### ACTIVITY A
According to the passage on the EIA energy outlook, by how much did liquid fuels consumption by OECD members fall in 2012?
### ACTIVITY B
Turn the paragraph beginning "On the supply side" in the passage on the EIA energy outlook into a short bulleted list that keeps its main facts.
### ACTIVITY C
Continue the passage on the EIA energy outlook from where it stops.

In the most recent Short-Term Energy Outlook (STEO), released Apr. 9, the US Energy Information Administration projected that world oil consumption will reach 90 million b/d in 2013 and 91.3 million b/d in 2014, lower by 100,000 b/d and 200,000 b/d, respectively, compared with last month’s STEO. World liquid fuels consumption in 2012 was 89 million b/d.
With new refining capacity coming online and investment expansion in the property market and infrastructure sector, refinery crude oil inputs in China are expected to increase in 2013. Due to weaker industrial indicators at the beginning of 2013, liquid fuels consumption in China is forecast to increase by 450,000 b/d in 2013 and by 510,000 b/d in 2014, compared with average annual growth of 540,000 b/d from 2004 through 2010. In 2012, liquid fuels consumption in China increased by 380,000 b/d in 2012, according to EIA’s estimate.
Liquid fuels consumption by members of the Organization for Economic Cooperation and Development fell by 600,000 b/d in 2012. Projected OECD consumption will decline by an additional 400,000 b/d in 2013 and 200,000 b/d in 2014, EIA said.
On the supply side, EIA estimates that liquids production from countries outside the Organization of Petroleum Exporting Countries will increase by 1.1 million b/d in 2013 and by 1.6 million b/d in 2014. With continued production growth from US tight-oil formations and Canadian oil sands, North America drives almost all the projected growth in non-OPEC supply over the next 2 years.
Production disruptions in Syria, Yemen, and South Sudan accounted for more than three quarters of the total unplanned non-OPEC supply outages, which averaged 900,000 b/d in March. The production in South Sudan has been resumed at oil fields in unity states after the establishment of a legislative body overseeing the disputed Abyei region between Sudan and South Sudan.
Crude oil production in OPEC member countries, particularly Saudi Arabia, slumped in the last quarter of 2012. Projected OPEC supply is expected to fall by 400,000 b/d in 2013, due to declined production in Saudi Arabia, and then rise by 500,000 b/d in 2014, due to production increase in Iraq and Angola.

### INFORMATION GIVEN
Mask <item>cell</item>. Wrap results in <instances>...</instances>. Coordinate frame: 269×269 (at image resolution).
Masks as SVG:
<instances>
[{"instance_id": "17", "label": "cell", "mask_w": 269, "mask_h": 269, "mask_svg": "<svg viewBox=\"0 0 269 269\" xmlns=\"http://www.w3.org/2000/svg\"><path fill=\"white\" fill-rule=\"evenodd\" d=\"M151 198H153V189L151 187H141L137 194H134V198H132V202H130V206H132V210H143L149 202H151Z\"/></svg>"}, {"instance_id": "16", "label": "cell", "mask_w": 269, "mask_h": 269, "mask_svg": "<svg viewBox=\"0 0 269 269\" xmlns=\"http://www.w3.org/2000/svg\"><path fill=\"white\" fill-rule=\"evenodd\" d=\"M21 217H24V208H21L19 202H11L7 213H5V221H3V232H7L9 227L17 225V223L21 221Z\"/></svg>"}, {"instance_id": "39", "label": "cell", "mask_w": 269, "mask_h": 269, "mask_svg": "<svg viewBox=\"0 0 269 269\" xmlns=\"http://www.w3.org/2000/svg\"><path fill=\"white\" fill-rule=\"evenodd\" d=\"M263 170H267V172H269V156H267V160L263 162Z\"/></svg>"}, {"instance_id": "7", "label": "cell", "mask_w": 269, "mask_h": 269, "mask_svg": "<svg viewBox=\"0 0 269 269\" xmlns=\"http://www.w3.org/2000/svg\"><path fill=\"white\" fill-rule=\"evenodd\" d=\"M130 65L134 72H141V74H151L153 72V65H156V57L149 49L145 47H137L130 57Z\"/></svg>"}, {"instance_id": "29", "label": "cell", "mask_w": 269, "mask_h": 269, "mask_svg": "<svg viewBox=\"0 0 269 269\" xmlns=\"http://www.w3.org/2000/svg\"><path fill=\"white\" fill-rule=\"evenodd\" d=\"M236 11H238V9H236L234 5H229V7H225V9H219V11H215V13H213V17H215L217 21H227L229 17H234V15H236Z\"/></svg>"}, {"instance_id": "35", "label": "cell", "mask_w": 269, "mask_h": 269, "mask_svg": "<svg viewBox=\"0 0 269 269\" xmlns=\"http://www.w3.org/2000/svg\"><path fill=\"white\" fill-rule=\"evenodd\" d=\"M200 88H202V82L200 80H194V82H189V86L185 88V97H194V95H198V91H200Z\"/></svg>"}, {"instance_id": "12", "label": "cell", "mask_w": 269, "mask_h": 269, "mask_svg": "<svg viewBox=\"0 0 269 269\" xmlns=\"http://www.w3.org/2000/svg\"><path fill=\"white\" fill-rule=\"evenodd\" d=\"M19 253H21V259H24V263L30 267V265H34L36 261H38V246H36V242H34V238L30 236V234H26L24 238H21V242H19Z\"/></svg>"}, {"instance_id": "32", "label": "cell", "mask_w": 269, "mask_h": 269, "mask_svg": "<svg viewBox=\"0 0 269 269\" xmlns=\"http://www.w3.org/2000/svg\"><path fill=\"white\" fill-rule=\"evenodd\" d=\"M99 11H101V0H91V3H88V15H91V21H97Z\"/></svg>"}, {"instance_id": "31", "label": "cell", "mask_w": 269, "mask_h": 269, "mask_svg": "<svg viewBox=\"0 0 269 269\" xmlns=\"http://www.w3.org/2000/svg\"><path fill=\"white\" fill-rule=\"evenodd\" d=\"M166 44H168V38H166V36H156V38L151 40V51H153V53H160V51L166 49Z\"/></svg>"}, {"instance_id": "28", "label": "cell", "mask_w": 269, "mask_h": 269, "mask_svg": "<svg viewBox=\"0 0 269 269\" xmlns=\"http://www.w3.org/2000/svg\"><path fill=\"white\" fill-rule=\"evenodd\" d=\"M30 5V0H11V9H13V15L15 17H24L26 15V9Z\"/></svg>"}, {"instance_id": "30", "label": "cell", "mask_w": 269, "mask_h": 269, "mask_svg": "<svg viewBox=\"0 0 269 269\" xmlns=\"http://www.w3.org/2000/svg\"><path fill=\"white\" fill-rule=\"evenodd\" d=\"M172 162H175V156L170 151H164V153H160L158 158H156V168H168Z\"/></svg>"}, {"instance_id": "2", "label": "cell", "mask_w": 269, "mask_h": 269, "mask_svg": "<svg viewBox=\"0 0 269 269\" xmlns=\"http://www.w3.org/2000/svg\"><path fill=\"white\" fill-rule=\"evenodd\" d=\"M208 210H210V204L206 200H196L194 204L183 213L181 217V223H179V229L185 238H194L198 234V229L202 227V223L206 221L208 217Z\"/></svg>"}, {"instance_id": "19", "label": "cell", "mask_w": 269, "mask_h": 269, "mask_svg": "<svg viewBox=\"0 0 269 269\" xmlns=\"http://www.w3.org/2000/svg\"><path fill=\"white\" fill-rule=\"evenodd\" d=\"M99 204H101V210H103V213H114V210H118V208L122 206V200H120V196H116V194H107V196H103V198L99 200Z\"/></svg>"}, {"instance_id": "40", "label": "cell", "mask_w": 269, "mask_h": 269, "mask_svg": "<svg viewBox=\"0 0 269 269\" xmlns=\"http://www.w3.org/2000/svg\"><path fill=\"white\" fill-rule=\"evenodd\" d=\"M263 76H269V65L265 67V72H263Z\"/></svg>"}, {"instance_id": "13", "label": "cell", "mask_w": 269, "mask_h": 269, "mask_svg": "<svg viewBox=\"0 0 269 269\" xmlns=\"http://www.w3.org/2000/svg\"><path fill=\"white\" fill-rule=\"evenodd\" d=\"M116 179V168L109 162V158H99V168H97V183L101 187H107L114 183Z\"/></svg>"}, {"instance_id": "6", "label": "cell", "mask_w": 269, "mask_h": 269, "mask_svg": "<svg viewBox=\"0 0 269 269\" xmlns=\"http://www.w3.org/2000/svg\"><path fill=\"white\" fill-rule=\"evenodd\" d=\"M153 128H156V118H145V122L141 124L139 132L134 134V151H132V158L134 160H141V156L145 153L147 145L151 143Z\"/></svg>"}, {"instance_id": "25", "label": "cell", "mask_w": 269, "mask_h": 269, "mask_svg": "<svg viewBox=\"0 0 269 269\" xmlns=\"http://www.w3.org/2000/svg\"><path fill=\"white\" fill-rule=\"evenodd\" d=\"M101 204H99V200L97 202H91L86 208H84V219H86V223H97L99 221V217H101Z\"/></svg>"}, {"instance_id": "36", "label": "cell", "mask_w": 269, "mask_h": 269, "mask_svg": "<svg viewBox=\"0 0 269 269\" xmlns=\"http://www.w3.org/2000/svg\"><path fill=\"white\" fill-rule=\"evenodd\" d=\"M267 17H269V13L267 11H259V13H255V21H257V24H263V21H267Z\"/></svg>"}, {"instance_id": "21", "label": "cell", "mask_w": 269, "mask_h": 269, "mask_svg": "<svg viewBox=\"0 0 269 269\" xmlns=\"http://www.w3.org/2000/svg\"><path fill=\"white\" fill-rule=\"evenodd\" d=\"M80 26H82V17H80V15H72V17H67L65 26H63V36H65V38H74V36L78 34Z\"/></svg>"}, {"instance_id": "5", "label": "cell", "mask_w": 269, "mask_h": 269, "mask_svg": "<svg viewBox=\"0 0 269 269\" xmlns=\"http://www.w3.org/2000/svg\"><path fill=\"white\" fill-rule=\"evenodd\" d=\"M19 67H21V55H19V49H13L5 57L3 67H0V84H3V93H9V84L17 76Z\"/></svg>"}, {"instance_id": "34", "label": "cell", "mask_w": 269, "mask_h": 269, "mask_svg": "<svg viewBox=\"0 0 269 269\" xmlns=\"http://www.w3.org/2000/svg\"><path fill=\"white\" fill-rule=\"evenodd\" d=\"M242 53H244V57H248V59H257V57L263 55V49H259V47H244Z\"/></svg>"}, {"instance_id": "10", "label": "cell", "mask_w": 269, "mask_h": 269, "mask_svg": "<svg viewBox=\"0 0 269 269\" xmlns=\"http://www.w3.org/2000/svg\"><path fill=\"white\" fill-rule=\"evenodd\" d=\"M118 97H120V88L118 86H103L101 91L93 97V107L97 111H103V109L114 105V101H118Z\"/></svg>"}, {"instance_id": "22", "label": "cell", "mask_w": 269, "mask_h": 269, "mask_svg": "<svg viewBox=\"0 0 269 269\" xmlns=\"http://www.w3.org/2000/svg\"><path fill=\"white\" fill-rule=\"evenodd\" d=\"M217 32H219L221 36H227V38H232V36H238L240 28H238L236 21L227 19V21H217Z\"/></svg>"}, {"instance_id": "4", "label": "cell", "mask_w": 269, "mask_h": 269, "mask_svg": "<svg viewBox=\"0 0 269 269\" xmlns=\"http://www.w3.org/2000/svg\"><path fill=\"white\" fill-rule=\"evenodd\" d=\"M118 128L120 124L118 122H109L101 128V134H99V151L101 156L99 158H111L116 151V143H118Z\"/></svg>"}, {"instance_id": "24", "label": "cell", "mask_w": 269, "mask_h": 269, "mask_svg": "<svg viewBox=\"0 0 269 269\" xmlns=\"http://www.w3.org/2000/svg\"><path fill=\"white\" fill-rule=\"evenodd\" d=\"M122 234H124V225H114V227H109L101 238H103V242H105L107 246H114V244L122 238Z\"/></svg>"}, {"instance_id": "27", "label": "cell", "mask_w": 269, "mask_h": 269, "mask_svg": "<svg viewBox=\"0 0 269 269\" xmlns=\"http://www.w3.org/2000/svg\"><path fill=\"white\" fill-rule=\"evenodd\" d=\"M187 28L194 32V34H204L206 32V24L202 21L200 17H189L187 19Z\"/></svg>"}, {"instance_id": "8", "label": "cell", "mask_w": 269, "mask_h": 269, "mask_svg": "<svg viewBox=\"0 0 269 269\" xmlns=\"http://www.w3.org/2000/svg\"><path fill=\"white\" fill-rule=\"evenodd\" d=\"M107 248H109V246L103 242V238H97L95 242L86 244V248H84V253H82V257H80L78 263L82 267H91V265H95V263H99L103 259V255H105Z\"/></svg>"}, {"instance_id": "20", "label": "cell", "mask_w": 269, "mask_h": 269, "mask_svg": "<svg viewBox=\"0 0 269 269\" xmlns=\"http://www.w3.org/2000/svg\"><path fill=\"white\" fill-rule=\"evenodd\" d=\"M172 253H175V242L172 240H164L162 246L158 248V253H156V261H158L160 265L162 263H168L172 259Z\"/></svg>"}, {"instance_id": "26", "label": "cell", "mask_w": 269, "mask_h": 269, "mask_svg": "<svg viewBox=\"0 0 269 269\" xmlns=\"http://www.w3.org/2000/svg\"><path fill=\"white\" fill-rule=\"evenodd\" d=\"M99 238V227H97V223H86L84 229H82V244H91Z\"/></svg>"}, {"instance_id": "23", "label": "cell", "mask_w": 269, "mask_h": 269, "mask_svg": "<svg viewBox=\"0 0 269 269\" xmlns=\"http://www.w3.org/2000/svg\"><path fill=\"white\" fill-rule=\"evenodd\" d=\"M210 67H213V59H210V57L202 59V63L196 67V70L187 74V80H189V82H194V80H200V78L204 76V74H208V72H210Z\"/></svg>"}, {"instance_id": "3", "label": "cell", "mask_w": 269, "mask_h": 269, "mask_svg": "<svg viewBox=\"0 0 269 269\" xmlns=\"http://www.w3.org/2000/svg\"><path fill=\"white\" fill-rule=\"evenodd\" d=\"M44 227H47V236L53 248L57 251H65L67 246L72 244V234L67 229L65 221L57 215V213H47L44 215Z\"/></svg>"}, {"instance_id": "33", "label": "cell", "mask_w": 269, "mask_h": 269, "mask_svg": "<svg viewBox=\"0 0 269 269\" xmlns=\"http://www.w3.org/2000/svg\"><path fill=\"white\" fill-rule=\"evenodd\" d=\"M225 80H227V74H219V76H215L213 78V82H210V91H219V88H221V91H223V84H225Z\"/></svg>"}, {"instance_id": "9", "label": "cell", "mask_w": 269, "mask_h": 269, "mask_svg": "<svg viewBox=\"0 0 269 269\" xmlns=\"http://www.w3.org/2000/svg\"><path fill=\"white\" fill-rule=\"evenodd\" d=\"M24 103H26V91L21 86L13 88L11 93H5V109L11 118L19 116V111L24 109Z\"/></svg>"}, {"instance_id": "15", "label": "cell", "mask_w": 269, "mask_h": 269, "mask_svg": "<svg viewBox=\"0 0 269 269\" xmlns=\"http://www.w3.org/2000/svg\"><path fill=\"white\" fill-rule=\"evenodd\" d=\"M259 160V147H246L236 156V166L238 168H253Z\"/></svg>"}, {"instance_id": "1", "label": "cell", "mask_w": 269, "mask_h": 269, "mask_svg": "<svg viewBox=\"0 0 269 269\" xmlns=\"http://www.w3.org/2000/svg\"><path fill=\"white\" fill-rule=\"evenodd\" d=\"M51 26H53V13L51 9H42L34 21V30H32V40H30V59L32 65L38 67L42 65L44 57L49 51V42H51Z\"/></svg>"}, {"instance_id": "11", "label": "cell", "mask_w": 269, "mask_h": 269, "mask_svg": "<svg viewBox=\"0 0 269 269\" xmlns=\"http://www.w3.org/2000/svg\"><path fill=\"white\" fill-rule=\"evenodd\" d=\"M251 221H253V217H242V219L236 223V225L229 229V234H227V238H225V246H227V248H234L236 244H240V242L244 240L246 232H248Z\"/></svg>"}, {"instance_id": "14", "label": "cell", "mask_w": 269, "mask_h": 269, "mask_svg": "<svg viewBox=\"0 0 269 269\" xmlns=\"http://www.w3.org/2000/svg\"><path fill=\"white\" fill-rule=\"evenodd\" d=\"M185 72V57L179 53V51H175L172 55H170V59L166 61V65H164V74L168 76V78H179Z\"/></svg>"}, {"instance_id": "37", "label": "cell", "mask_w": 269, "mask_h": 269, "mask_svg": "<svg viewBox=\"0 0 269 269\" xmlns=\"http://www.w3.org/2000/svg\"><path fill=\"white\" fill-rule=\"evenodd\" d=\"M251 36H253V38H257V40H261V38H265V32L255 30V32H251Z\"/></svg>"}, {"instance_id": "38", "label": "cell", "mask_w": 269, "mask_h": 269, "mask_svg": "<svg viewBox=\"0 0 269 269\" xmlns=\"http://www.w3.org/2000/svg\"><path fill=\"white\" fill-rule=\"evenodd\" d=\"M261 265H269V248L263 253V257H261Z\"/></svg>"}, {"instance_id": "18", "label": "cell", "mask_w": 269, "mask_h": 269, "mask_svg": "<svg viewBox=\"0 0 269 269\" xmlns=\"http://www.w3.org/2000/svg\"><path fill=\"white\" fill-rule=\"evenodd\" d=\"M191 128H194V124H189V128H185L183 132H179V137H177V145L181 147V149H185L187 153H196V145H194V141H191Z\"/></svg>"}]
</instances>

### FINAL ANSWER A
It fell by 600,000 b/d.

### FINAL ANSWER B
- EIA estimates that liquids production from countries outside OPEC will increase by 1.1 million b/d in 2013 and by 1.6 million b/d in 2014.
- North America drives almost all of this projected non-OPEC supply growth over the next 2 years.
- The growth comes from continued production increases in US tight-oil formations and Canadian oil sands.

### FINAL ANSWER C
Projected OPEC surplus capacity will average 2.9 million b/d in 2013 and 3.4 million b/d in 2014, excluding additional capacity that may be available in Iran, which is currently offline.
US oil, liquids fuels, gas
US liquids fuels consumption is expected to increase slightly by 60,000 b/d in 2013 and by 30,000 b/d in 2014. Driven by increase in industrial output and winter weather in the Northeast, projected distillate fuel oil consumption is forecast to increase at an average rate of 50,000 b/d in 2013 and 20,000 b/d in 2014. Liquefied petroleum gases consumption, reflecting continued growth in petrochemical activity and assumptions of normal weather, is forecast to increase by 50,000 b/d in 2013 and a further 10,000 b/d in 2014. Motor gasoline and jet fuel consumption remain relatively flat in 2013 and 2014.
Over the next 2 years, drilling in tight oil plays in the onshore Williston, Western Gulf, and Permian basins will contribute to the rapid growth of US crude oil production. Projected production is expected to climb to 7.3 million b/d in 2013 and to 7.9 million b/d in 2014 from an average 6.5 million b/d in 2012. Growing domestic crude oil production has helped to lower crude oil imports. US crude oil gross imports are expected to be exceeded by domestic production as early as yearend.
US natural gas consumption is expected to average 70.3 bcfd in 2013 and 70.1 bcfd in 2014. Projected natural gas marketed production increases to 69.3 bcfd in 2013 and 69.4 bcfd in 2014 from 69.1 bcfd in 2012. Over the forecast period, federal Gulf of Mexico production declined while onshore production increased slightly. Imports of LNG are to remain at minimal levels of less than 500 MMcfd in both 2013 and 2014.
US working natural gas stocks, as of Mar. 29, totaled 1,687 bcf, which is 37 bcf below the 5-year average.
US economic assumptions
EIA’s STEO assumes 1.7% US real GDP growth in 2013 and 2.7% in 2014. Total industrial production growth in the manufacturing sector is 3.4% in 2013, rising to 3.6% in 2014.
Private fixed investment growth average 5.3% and 8.9% over 2013 and 2014, driven partly by business equipment and software spending and increasing expenditures on buildings. Improving housing sector is to grow an average of 22% and 31% over 2013 and 2014, respectively.
Real consumption expenditures grow at 2% in 2013 and at 2.3% in 2014. Exports over the next 2 years will nearly double from 2.8 to 5.2%. Government expenditures in the forecast will fall in 2013 and 2014.
The unemployment rate is expected to gradually fall from 7.6% in March to 7.2% in December 2014.